TEXT BLOCK:

--------

Midtown Bridge, also known as the Salem Street Bridge and William C. Ryan Memorial Bridge, crosses over the Hackensack River between Hackensack and Bogota, in Bergen County, New Jersey, United States. The through truss bridge was originally a swing bridge built in 1900 for trolleys. It became a road bridge in 1940 and its swing span was fixed in 1984. It was closed in 2017 and slated for replacement; the rebuilt bridge reopened in April 2018.

==History==
The bridge was built in 1900 by F.R. Long and Company as a trolley bridge for the Bergen County Traction Company, which had opened in 1896. Steel for the bridge was provided by the Passaic Rolling Mill Company of Paterson. The bridge's original design was a through Pratt truss swing span on a stone center pier. It carried two sets of tracks, part of line running to Edgewater where there was connecting ferry service across the Hudson River to Manhattan. Various lines were consolidated in 1900 into the New Jersey and Hudson River Railway Company and in 1910 were sold to the Public Service Corporation as part of the Bergen Division which ran service between the ferry and the Broadway Terminal in Paterson.

--------

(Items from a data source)
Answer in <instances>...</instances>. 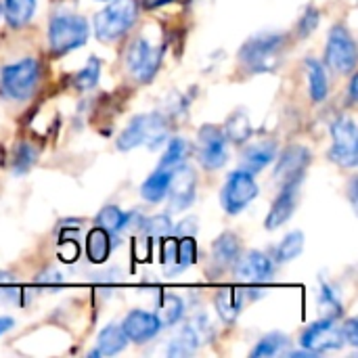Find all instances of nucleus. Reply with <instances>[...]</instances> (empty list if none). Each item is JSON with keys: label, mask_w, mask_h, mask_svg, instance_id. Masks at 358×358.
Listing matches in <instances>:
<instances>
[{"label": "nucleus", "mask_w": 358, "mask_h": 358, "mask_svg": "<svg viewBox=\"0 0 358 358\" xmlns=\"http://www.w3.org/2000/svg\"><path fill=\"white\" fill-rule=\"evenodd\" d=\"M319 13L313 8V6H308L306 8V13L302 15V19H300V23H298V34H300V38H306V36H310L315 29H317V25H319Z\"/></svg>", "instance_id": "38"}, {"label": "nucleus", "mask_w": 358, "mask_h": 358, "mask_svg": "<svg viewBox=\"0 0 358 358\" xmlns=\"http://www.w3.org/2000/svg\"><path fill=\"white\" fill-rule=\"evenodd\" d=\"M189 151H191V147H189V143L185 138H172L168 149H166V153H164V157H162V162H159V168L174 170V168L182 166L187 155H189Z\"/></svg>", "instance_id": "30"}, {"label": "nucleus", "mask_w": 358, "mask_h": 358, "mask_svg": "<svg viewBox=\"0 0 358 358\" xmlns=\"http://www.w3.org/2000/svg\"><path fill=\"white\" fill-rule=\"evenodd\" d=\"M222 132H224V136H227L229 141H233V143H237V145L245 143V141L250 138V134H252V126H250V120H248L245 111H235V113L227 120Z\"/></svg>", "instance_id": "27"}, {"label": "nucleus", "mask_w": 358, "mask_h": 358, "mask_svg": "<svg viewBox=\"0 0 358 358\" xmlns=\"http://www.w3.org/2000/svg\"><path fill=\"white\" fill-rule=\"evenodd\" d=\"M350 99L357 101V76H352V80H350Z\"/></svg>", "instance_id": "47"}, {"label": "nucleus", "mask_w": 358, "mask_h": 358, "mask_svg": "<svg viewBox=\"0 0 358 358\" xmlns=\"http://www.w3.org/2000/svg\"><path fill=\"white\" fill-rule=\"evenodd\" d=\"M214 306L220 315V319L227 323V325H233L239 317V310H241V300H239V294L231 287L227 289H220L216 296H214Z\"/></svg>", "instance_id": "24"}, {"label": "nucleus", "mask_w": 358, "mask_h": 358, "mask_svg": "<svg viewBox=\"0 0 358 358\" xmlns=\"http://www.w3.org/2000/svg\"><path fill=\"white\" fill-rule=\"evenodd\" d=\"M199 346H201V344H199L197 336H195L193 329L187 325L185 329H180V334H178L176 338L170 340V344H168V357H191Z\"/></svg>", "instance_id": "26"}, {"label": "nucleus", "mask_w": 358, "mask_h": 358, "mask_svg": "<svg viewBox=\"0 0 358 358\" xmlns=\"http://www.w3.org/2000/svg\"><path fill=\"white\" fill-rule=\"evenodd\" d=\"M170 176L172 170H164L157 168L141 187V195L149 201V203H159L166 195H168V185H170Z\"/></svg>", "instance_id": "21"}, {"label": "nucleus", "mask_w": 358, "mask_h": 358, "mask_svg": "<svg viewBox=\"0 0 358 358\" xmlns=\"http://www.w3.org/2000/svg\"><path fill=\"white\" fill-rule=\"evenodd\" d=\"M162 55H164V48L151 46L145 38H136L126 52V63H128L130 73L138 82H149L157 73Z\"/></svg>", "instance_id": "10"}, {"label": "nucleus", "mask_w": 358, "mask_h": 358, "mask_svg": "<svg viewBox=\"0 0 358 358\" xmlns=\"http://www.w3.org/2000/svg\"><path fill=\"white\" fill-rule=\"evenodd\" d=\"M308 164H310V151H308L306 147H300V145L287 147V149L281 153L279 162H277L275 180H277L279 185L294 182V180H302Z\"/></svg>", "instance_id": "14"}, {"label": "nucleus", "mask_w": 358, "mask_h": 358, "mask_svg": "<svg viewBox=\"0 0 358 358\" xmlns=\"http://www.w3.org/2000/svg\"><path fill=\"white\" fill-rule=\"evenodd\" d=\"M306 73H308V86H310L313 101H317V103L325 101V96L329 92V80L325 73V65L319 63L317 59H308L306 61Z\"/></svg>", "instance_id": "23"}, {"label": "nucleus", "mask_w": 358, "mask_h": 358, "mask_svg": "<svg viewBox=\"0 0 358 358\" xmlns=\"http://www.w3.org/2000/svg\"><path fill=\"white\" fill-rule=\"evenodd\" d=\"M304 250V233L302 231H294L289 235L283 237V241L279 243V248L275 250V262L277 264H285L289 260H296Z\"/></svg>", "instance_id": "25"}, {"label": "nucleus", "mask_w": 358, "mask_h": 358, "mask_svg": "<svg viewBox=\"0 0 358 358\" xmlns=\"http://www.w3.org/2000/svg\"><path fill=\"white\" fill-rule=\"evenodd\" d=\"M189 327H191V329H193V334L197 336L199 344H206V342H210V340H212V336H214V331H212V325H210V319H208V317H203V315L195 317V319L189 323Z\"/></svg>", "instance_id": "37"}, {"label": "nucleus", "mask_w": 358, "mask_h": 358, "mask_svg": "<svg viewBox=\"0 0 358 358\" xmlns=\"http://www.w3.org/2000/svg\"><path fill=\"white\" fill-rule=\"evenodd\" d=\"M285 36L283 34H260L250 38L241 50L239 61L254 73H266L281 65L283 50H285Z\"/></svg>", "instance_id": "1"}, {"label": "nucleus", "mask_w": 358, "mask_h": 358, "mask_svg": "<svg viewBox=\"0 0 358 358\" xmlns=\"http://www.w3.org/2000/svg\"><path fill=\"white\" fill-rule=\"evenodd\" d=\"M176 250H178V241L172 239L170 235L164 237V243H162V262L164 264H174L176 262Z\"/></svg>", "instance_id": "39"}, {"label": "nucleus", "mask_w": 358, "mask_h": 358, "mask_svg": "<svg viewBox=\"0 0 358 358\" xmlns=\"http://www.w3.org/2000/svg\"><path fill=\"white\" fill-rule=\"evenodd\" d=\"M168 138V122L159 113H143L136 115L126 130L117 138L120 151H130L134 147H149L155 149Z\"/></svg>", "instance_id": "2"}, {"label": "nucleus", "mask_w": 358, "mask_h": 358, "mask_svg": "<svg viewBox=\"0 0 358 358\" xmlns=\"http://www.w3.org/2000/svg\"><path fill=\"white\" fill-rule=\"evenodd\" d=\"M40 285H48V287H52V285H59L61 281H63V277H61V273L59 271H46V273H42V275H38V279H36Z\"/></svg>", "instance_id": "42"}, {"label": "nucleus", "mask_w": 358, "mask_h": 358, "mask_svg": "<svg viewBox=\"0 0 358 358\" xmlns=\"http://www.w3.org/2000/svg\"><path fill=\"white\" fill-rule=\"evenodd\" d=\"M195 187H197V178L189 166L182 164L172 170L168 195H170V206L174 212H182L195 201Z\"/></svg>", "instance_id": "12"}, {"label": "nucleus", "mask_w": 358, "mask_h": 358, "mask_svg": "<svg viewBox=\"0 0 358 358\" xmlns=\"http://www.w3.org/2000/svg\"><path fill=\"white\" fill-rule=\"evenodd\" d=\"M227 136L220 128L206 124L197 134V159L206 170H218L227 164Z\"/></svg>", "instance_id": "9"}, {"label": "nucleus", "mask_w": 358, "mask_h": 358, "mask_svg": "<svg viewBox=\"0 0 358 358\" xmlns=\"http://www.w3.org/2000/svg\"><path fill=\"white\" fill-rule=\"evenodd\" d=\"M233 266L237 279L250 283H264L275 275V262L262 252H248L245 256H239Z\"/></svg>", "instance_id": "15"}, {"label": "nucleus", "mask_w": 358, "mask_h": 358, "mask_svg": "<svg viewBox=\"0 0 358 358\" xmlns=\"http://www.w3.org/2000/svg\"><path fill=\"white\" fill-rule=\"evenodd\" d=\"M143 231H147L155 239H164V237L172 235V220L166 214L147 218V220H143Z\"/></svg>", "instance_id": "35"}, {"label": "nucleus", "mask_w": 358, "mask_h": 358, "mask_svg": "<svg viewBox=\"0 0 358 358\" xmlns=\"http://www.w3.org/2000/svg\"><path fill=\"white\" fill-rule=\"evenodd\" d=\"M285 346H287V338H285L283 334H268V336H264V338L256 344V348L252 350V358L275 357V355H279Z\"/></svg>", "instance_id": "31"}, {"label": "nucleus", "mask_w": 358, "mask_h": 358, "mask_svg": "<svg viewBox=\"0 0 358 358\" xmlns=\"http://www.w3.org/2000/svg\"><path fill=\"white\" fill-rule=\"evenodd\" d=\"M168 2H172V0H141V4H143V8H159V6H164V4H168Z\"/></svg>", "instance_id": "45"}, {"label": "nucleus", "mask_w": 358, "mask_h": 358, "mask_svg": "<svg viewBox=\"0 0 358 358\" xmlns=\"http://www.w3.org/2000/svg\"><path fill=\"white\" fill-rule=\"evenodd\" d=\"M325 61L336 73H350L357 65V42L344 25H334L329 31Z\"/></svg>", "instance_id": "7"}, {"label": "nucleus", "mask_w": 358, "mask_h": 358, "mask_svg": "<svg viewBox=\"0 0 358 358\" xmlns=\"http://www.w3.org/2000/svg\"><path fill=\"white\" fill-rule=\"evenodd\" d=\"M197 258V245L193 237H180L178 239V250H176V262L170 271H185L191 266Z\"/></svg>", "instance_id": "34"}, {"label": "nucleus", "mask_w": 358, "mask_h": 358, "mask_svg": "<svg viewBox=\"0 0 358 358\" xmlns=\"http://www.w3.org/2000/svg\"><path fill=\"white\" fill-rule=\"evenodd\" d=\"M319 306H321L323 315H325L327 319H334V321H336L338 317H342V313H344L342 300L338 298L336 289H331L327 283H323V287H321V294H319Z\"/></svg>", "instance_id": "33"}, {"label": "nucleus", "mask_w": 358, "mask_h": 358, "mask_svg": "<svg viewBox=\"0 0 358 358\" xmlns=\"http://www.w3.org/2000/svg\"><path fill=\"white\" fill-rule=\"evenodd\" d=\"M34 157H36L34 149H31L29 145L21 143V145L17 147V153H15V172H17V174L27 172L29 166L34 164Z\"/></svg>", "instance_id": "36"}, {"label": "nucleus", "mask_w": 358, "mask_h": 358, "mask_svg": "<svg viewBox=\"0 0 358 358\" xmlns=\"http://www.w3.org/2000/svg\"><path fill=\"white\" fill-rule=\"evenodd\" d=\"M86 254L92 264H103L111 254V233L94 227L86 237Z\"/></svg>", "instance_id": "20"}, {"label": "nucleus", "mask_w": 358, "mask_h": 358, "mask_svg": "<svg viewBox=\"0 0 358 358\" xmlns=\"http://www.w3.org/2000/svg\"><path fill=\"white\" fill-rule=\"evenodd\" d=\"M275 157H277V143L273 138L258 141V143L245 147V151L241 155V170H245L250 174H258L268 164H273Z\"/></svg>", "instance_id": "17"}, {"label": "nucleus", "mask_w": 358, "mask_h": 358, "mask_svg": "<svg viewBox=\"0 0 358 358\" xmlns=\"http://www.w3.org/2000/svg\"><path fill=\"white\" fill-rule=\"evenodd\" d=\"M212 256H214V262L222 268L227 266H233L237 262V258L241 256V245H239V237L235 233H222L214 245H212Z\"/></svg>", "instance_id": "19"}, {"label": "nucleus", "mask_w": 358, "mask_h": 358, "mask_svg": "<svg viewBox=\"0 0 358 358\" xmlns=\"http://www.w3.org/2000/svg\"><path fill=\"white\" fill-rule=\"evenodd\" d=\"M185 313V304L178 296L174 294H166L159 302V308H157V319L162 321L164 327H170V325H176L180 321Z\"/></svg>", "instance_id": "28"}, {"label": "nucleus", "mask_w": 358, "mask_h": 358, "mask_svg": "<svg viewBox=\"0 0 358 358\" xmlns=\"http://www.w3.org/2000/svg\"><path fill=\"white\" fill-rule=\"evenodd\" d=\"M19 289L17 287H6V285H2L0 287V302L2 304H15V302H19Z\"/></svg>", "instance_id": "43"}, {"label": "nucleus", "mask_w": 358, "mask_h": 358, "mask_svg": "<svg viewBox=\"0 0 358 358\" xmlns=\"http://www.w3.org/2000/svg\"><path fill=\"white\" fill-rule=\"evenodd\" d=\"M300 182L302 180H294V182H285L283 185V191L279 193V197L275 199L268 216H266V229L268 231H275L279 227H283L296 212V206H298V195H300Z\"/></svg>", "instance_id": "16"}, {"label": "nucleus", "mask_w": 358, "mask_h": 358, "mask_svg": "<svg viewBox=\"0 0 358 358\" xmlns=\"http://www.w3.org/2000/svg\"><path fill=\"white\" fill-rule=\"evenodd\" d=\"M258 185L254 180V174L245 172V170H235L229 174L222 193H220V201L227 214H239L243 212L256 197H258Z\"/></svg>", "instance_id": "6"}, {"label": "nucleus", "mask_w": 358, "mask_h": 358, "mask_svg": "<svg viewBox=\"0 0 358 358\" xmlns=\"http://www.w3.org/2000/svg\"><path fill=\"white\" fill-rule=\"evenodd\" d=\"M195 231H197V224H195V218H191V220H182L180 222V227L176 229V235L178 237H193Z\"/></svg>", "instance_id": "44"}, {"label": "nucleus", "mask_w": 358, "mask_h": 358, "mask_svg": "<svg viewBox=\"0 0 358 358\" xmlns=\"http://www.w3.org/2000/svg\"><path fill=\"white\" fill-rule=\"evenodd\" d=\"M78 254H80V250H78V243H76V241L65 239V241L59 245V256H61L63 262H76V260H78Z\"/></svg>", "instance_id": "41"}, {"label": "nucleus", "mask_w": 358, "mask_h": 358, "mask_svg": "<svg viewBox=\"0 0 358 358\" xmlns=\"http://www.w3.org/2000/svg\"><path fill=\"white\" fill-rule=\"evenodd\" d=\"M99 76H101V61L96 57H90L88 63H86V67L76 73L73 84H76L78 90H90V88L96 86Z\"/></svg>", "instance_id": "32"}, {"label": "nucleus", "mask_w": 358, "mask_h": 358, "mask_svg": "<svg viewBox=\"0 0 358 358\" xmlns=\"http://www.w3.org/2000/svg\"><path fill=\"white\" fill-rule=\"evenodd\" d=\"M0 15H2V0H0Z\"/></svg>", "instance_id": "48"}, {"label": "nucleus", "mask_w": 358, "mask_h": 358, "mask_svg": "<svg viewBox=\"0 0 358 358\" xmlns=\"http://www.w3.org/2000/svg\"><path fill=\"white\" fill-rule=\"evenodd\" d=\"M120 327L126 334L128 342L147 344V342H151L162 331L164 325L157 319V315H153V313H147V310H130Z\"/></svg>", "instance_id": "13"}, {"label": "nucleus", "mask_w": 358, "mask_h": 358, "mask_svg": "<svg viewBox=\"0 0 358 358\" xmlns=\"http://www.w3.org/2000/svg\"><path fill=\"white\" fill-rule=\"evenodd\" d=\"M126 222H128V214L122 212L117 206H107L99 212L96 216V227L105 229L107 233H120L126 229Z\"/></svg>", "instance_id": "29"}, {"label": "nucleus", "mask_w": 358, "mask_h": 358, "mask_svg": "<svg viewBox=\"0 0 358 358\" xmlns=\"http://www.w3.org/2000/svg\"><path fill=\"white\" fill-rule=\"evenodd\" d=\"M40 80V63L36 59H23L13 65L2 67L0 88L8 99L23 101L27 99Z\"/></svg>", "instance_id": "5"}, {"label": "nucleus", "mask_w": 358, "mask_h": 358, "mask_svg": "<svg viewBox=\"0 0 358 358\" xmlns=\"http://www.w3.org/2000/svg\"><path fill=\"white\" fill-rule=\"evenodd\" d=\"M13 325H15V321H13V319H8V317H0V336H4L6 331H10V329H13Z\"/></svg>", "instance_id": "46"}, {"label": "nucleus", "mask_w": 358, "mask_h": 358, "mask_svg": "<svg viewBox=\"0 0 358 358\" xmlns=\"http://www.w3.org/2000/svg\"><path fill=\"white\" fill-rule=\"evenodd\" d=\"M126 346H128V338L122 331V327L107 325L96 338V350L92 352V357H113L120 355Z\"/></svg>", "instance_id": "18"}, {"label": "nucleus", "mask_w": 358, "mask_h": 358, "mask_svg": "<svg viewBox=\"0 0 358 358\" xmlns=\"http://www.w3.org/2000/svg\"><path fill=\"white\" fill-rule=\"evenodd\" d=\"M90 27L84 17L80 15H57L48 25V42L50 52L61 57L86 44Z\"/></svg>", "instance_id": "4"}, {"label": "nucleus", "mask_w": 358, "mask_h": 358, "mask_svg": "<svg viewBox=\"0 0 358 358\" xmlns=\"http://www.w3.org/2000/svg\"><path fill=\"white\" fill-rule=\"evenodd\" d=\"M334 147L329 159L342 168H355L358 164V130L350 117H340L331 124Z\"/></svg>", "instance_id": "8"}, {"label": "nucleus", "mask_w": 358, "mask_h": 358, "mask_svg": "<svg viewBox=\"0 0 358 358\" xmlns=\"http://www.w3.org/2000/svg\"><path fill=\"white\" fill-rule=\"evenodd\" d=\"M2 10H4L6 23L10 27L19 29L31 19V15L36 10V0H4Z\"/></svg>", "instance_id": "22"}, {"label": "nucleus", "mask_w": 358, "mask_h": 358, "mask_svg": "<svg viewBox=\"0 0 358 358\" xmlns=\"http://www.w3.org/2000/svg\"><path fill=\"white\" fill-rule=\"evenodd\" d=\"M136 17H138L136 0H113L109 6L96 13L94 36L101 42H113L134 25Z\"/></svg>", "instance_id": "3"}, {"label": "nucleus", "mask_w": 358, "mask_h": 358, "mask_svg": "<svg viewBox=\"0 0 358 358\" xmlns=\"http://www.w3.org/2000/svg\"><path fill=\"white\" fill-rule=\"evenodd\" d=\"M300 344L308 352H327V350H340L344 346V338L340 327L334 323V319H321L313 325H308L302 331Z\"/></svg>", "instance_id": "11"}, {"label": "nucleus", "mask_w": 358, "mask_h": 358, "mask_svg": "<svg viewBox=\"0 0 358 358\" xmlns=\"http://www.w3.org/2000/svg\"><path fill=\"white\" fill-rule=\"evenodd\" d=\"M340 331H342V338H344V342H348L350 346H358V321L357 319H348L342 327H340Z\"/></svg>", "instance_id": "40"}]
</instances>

--------

Could you extract the stretch of the Midtown Bridge text that begins with the words "Midtown Bridge, also" and stops after "in April 2018.", copying it word for word?

SOLUTION TO THIS TASK:
Midtown Bridge, also known as the Salem Street Bridge and William C. Ryan Memorial Bridge, crosses over the Hackensack River between Hackensack and Bogota, in Bergen County, New Jersey, United States. The through truss bridge was originally a swing bridge built in 1900 for trolleys. It became a road bridge in 1940 and its swing span was fixed in 1984. It was closed in 2017 and slated for replacement; the rebuilt bridge reopened in April 2018.